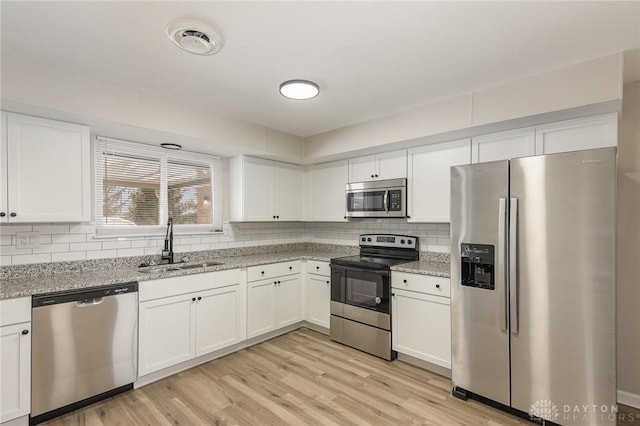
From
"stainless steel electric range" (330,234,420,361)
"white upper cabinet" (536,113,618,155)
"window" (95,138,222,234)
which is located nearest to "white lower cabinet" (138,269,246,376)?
"window" (95,138,222,234)

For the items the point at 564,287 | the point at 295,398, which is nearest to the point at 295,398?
the point at 295,398

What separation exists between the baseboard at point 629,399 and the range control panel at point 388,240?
2.00m

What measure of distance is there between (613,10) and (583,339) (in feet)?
6.10

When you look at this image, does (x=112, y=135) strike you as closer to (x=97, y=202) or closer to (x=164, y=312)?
(x=97, y=202)

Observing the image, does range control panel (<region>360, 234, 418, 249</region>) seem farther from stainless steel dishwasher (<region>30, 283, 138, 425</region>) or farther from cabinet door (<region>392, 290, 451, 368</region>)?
stainless steel dishwasher (<region>30, 283, 138, 425</region>)

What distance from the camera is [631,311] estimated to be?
253 cm

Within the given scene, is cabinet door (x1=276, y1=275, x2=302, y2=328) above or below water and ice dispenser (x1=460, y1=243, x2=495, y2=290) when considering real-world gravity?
below

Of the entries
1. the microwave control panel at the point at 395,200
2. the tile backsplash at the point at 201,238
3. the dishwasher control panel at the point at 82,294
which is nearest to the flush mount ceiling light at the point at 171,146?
the tile backsplash at the point at 201,238

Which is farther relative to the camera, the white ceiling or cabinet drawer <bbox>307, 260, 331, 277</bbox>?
cabinet drawer <bbox>307, 260, 331, 277</bbox>

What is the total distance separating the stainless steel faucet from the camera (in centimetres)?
328

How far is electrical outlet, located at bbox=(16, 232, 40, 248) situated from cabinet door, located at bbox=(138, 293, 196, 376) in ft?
3.24

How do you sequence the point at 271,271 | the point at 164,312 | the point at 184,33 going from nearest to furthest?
the point at 184,33 → the point at 164,312 → the point at 271,271

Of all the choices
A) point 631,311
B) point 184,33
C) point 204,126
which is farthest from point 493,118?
point 204,126

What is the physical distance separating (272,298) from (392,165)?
Answer: 2.03m
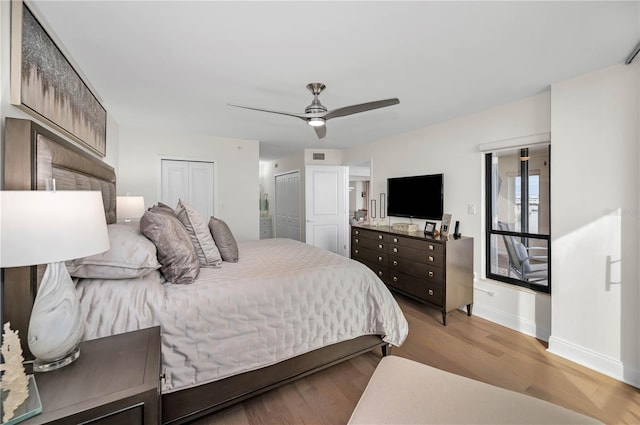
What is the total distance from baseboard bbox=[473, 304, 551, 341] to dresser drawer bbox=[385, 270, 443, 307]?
64 centimetres

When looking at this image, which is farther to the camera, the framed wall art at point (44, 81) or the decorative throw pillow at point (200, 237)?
the decorative throw pillow at point (200, 237)

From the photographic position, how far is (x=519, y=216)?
9.81ft

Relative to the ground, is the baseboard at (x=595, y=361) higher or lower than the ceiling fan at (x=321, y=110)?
lower

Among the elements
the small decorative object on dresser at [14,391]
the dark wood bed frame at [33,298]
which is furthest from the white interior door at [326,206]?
the small decorative object on dresser at [14,391]

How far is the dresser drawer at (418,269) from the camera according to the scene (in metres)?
3.00

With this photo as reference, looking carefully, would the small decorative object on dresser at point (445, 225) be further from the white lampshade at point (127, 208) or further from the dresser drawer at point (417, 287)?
the white lampshade at point (127, 208)

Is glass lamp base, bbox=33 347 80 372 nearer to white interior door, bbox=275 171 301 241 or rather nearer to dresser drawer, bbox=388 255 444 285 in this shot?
dresser drawer, bbox=388 255 444 285

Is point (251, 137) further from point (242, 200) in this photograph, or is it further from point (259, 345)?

━━━━━━

Rewrite all of the entries above, substituting "cupboard door" for "cabinet door" everywhere it appears and changing nothing else. Leave out the pictures.

From
"stainless steel electric range" (330,234,420,361)
"white upper cabinet" (536,113,618,155)
"window" (95,138,222,234)
which is located nearest to "white lower cabinet" (138,269,246,376)?
"window" (95,138,222,234)

For the items the point at 564,287 | the point at 295,398, which is nearest to the point at 295,398?
the point at 295,398

What separation exists between the baseboard at point 629,399 and the range control panel at point 388,240?
2.00m

What measure of distance is there between (613,10) and (583,339) (in feet)?
6.10

When you look at this image, does (x=112, y=135) strike you as closer to (x=97, y=202) or closer to (x=164, y=312)?
(x=97, y=202)

Observing the image, does range control panel (<region>360, 234, 418, 249</region>) seem farther from stainless steel dishwasher (<region>30, 283, 138, 425</region>) or farther from cupboard door (<region>392, 290, 451, 368</region>)?
stainless steel dishwasher (<region>30, 283, 138, 425</region>)

What distance from the camera is [631,311] estimated to be?
253 cm

Within the given scene, is cupboard door (x1=276, y1=275, x2=302, y2=328) above or below water and ice dispenser (x1=460, y1=243, x2=495, y2=290) when considering real-world gravity?
below

Of the entries
1. the microwave control panel at the point at 395,200
2. the tile backsplash at the point at 201,238
3. the dishwasher control panel at the point at 82,294
which is nearest to the flush mount ceiling light at the point at 171,146?
the tile backsplash at the point at 201,238

Which is farther relative to the camera, the white ceiling or cabinet drawer <bbox>307, 260, 331, 277</bbox>?
cabinet drawer <bbox>307, 260, 331, 277</bbox>

What is the total distance separating the stainless steel faucet from the camera (in centimetres)?
328

How far is electrical outlet, located at bbox=(16, 232, 40, 248) situated from cupboard door, located at bbox=(138, 293, 196, 376) in ft?
3.24

How do you sequence the point at 271,271 | the point at 164,312 | the point at 184,33 going from nearest to furthest?
the point at 184,33 → the point at 164,312 → the point at 271,271

Of all the choices
A) point 631,311
B) point 184,33
C) point 204,126
which is farthest from point 493,118?
point 204,126

What is the physical distance separating (272,298) from (392,165)?
Answer: 2.03m
What is the total distance from baseboard bbox=[473, 304, 551, 341] to dresser drawer bbox=[385, 270, 443, 307]?
64 centimetres

When looking at this image, which is farther to the camera, the framed wall art at point (44, 81) or the decorative throw pillow at point (200, 237)?
the decorative throw pillow at point (200, 237)

From the photographic position, how far is (x=519, y=216)?
9.81ft

Relative to the ground, is the baseboard at (x=595, y=361) higher or lower than the ceiling fan at (x=321, y=110)?
lower

Among the elements
the small decorative object on dresser at [14,391]
the dark wood bed frame at [33,298]
which is furthest from the white interior door at [326,206]?
the small decorative object on dresser at [14,391]

How far is the dresser drawer at (418,269) from the camera according to the scene (in metres)?
3.00

With this photo as reference, looking carefully, would the small decorative object on dresser at point (445, 225) be further from the white lampshade at point (127, 208) or further from the dresser drawer at point (417, 287)?
the white lampshade at point (127, 208)

Is glass lamp base, bbox=33 347 80 372 nearer to white interior door, bbox=275 171 301 241 or rather nearer to dresser drawer, bbox=388 255 444 285 in this shot?
dresser drawer, bbox=388 255 444 285

Is point (251, 137) further from point (242, 200) in this photograph, or is it further from point (259, 345)?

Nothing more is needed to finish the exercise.